In [1]:
# =============================================================================
# 01_data_preparation.ipynb
# 
# Purpose: This notebook takes the raw ATP match data, cleans it,
# engineers relevant features, and saves the final prepared datasets (X and y)
# for the modeling phase. This is the first step in our ML pipeline.
# ==========================================================================

In [2]:
import pandas as pd

In [3]:
# Load the raw dataset
df_matches = pd.read_csv('atp_tennis.csv')

In [4]:
df_matches.head()

Unnamed: 0,Tournament,Date,Series,Court,Surface,Round,Best of,Player_1,Player_2,Winner,Rank_1,Rank_2,Pts_1,Pts_2,Odd_1,Odd_2,Score
0,Australian Hardcourt Championships,2000-01-03,International,Outdoor,Hard,1st Round,3,Dosedel S.,Ljubicic I.,Dosedel S.,63,77,-1,-1,-1.0,-1.0,6-4 6-2
1,Australian Hardcourt Championships,2000-01-03,International,Outdoor,Hard,1st Round,3,Clement A.,Enqvist T.,Enqvist T.,56,5,-1,-1,-1.0,-1.0,3-6 3-6
2,Australian Hardcourt Championships,2000-01-03,International,Outdoor,Hard,1st Round,3,Escude N.,Baccanello P.,Escude N.,40,655,-1,-1,-1.0,-1.0,6-7 7-5 6-3
3,Australian Hardcourt Championships,2000-01-03,International,Outdoor,Hard,1st Round,3,Knippschild J.,Federer R.,Federer R.,87,65,-1,-1,-1.0,-1.0,1-6 4-6
4,Australian Hardcourt Championships,2000-01-03,International,Outdoor,Hard,1st Round,3,Fromberg R.,Woodbridge T.,Fromberg R.,81,198,-1,-1,-1.0,-1.0,7-6 5-7 6-4


In [5]:
# The dataset contains incomplete data (e.g., ATP points are marked as -1) before a certain period.
# We've identified that modern, reliable data starts from index 15653.
clean_start_index = 15653

In [6]:
# Create a new DataFrame containing only the modern, clean-era matches
df_modern = df_matches.loc[clean_start_index:].copy()

In [7]:
# Create the binary target 'Target'. 
# It's 1 if Player 1 won, 0 otherwise (Player 2 won)
df_modern['Target'] = (df_modern['Winner'] == df_modern['Player_1']).astype(int)

In [8]:
df_modern[['Player_1', 'Player_2', 'Winner', 'Target']].head(10)
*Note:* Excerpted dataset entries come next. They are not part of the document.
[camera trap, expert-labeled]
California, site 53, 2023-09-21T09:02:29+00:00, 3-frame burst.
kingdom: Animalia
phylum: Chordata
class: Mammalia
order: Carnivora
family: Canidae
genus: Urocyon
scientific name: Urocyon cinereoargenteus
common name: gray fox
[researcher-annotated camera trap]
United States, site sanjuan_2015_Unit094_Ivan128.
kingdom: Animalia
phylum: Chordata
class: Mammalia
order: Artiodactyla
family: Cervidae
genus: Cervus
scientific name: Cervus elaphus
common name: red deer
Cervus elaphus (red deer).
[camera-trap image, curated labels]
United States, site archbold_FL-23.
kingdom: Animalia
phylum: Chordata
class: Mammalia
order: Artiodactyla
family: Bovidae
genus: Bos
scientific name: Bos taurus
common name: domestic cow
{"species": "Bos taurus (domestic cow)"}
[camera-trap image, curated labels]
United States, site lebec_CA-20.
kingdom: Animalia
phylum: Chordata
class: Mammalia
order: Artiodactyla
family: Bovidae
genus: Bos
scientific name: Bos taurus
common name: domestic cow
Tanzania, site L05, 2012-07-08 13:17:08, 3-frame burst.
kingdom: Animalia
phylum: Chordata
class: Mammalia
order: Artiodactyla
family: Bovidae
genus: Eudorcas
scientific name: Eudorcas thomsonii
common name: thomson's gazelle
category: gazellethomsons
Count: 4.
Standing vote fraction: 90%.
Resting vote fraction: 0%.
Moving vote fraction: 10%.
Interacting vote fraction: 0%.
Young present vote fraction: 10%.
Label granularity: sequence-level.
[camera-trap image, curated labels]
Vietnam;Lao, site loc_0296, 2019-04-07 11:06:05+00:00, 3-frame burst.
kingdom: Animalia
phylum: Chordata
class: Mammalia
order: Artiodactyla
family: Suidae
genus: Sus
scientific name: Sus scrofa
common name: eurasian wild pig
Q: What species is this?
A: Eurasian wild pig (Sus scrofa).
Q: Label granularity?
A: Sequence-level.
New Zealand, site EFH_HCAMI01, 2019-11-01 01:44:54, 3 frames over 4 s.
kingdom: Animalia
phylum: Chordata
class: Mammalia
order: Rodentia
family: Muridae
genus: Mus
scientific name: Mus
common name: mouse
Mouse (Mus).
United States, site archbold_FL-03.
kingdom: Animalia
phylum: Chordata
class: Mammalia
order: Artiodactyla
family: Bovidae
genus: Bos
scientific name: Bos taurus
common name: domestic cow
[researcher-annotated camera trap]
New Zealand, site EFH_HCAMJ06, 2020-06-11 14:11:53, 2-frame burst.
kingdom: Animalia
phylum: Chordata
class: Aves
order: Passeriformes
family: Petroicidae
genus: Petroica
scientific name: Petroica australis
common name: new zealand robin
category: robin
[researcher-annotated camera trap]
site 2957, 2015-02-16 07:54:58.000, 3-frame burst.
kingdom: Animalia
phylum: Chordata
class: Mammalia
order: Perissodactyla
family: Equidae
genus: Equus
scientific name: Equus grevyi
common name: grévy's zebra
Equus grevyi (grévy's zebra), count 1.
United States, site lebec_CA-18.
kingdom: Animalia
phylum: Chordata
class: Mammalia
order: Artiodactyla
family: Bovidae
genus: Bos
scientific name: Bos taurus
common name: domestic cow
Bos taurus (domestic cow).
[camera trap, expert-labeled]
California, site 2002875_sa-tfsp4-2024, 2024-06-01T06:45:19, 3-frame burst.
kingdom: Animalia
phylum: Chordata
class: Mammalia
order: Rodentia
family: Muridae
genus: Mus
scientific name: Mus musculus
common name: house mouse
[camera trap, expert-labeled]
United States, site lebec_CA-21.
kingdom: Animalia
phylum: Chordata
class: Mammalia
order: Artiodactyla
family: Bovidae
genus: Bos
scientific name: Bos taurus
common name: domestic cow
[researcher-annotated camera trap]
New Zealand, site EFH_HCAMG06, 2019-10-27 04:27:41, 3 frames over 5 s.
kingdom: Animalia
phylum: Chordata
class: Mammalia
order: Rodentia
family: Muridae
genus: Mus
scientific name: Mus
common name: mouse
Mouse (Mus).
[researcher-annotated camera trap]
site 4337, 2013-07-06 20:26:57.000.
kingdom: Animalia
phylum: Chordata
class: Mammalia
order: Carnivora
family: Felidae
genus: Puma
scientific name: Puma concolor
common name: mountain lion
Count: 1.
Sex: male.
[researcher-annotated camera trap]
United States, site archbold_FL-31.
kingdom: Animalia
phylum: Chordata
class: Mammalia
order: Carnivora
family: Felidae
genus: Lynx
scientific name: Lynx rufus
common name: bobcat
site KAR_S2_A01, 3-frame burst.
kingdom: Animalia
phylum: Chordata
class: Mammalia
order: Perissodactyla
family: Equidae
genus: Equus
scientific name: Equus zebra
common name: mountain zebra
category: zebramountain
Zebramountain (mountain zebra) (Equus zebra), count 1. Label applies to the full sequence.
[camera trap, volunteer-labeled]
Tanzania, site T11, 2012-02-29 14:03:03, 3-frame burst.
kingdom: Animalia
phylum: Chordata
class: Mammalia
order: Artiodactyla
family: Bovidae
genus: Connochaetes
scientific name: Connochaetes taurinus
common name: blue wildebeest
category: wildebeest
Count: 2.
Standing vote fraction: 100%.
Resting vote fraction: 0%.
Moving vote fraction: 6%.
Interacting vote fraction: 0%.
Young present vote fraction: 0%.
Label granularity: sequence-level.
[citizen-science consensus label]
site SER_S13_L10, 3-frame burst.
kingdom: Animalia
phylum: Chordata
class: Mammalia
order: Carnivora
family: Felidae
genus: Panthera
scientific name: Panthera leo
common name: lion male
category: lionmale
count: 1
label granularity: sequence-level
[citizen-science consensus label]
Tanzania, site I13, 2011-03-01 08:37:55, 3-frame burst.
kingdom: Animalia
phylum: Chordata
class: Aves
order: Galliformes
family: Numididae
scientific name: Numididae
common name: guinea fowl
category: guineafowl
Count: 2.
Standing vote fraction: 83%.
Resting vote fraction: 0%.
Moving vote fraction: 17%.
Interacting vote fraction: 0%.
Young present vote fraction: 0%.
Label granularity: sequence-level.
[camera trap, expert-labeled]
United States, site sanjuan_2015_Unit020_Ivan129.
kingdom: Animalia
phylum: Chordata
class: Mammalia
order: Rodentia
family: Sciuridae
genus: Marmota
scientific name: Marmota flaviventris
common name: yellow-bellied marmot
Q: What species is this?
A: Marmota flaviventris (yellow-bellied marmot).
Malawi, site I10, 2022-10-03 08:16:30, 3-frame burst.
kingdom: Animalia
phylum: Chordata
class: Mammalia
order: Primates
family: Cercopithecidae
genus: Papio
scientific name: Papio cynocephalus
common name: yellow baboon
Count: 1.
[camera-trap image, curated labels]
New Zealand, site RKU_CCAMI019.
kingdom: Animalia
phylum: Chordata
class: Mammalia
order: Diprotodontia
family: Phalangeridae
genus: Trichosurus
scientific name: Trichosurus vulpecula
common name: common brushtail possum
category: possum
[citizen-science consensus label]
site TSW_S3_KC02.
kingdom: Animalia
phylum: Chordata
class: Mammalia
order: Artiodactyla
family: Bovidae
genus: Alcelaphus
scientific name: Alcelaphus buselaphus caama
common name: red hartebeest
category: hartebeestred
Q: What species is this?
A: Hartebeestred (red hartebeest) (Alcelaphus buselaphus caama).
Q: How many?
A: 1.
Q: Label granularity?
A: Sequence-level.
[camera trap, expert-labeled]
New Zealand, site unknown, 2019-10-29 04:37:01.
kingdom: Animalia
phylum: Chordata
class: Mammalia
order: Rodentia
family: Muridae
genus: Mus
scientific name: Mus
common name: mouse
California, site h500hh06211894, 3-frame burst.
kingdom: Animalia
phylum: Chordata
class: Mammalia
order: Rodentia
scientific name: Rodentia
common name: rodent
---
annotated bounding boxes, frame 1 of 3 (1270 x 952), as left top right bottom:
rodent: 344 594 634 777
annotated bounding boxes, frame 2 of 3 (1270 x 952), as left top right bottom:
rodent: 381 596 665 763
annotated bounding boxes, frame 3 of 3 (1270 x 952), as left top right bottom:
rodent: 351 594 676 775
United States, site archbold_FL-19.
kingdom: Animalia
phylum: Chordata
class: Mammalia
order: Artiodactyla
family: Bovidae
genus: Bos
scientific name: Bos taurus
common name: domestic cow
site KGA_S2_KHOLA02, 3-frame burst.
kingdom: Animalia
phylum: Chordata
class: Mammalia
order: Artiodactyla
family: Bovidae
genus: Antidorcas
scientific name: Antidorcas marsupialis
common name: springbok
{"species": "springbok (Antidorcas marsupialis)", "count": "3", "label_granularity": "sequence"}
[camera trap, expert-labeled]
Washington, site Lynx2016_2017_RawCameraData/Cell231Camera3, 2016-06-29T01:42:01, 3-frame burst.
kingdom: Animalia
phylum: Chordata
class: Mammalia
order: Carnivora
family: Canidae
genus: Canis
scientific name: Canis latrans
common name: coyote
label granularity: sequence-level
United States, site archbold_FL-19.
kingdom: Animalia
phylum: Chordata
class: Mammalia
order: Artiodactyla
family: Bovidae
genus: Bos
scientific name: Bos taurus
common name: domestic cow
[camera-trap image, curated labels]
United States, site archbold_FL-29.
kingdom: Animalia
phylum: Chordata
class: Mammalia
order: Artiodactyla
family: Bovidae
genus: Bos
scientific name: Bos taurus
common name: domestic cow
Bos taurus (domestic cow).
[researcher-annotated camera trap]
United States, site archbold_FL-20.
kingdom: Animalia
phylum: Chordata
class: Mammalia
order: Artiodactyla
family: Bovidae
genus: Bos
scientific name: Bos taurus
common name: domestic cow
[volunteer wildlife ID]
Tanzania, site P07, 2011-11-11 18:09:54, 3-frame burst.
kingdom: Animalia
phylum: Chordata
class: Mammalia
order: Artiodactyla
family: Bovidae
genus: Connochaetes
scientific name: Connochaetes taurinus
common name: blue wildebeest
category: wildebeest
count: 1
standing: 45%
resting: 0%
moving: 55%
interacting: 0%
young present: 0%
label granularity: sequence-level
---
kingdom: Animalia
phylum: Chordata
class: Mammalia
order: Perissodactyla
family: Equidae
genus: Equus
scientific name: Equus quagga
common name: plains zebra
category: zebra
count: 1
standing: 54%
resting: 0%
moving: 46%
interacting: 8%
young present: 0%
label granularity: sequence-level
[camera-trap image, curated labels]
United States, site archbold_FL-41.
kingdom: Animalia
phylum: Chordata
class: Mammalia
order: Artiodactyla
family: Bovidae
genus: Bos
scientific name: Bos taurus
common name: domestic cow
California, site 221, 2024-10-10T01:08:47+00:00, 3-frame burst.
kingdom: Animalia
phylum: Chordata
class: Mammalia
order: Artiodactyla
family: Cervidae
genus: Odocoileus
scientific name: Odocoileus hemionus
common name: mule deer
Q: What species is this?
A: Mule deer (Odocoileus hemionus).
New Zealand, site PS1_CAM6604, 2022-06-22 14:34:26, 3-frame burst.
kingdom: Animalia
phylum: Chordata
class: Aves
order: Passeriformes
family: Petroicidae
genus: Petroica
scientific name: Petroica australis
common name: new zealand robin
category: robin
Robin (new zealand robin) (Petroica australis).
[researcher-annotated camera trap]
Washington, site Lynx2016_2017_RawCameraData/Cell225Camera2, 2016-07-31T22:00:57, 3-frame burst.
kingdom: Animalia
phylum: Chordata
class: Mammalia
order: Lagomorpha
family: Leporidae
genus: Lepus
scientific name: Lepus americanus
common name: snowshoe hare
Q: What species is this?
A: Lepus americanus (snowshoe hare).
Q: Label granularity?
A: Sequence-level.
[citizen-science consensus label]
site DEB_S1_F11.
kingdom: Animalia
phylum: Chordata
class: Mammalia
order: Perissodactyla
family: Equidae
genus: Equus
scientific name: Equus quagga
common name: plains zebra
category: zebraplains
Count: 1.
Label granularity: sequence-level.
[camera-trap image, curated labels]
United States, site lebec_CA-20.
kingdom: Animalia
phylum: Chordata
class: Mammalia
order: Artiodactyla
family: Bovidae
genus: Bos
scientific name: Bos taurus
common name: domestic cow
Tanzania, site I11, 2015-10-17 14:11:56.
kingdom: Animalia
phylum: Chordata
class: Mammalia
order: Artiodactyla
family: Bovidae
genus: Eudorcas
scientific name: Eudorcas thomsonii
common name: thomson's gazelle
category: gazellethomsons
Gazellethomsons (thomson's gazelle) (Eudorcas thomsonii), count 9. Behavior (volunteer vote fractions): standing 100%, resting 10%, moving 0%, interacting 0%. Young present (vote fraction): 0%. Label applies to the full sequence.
Unnamed: 0,Player_1,Player_2,Winner,Target
15653,Ryderstedt M.,Vinciguerra A.,Vinciguerra A.,0
15654,Youzhny M.,Haehnel J.,Youzhny M.,1
15655,Dlouhy L.,Ferrero J.C.,Ferrero J.C.,0
15656,Berdych T.,Kim K.,Berdych T.,1
15657,Acasuso J.,Almagro N.,Almagro N.,0
15658,Garcia-Lopez G.,Lapentti N.,Garcia-Lopez G.,1
15659,Monaco J.,Nadal R.,Nadal R.,0
15660,Zabaleta M.,Sluiter R.,Zabaleta M.,1
15661,Calleri A.,Martin A.,Martin A.,0
15662,Serra F.,Nieminen J.,Serra F.,1


In [9]:
# Calculate the difference in ranking points between players.
df_modern['Rank_Difference'] = df_matches['Rank_1'] - df_matches['Rank_2']

In [10]:
# Calculate the difference in ATP points.
df_modern['Pts_Difference'] = df_modern['Pts_1'] - df_modern['Pts_2']

In [11]:
# Define the final list of features to be used by the model
final_features = ['Rank_1', 'Rank_2', 'Pts_1', 'Pts_2', 'Rank_Difference', 'Pts_Difference', 'Surface', 'Odd_1', 'Odd_2']

# Create our feature matrix (X) and target vector (y)
X = df_modern[final_features].fillna(0)
y = df_modern['Target']

In [12]:
# Save the finished X and y to files
X.to_pickle('prepared_X.pkl')
y.to_pickle('prepared_y.pkl')

print(f"Feature matrix X has {X.shape[0]} rows and {X.shape[1]} columns.")
print(f"Target vector y has {y.shape[0]} rows.")
print("X and y are prepared and saved to the files prepared_X.pkl and prepared_y.pkl")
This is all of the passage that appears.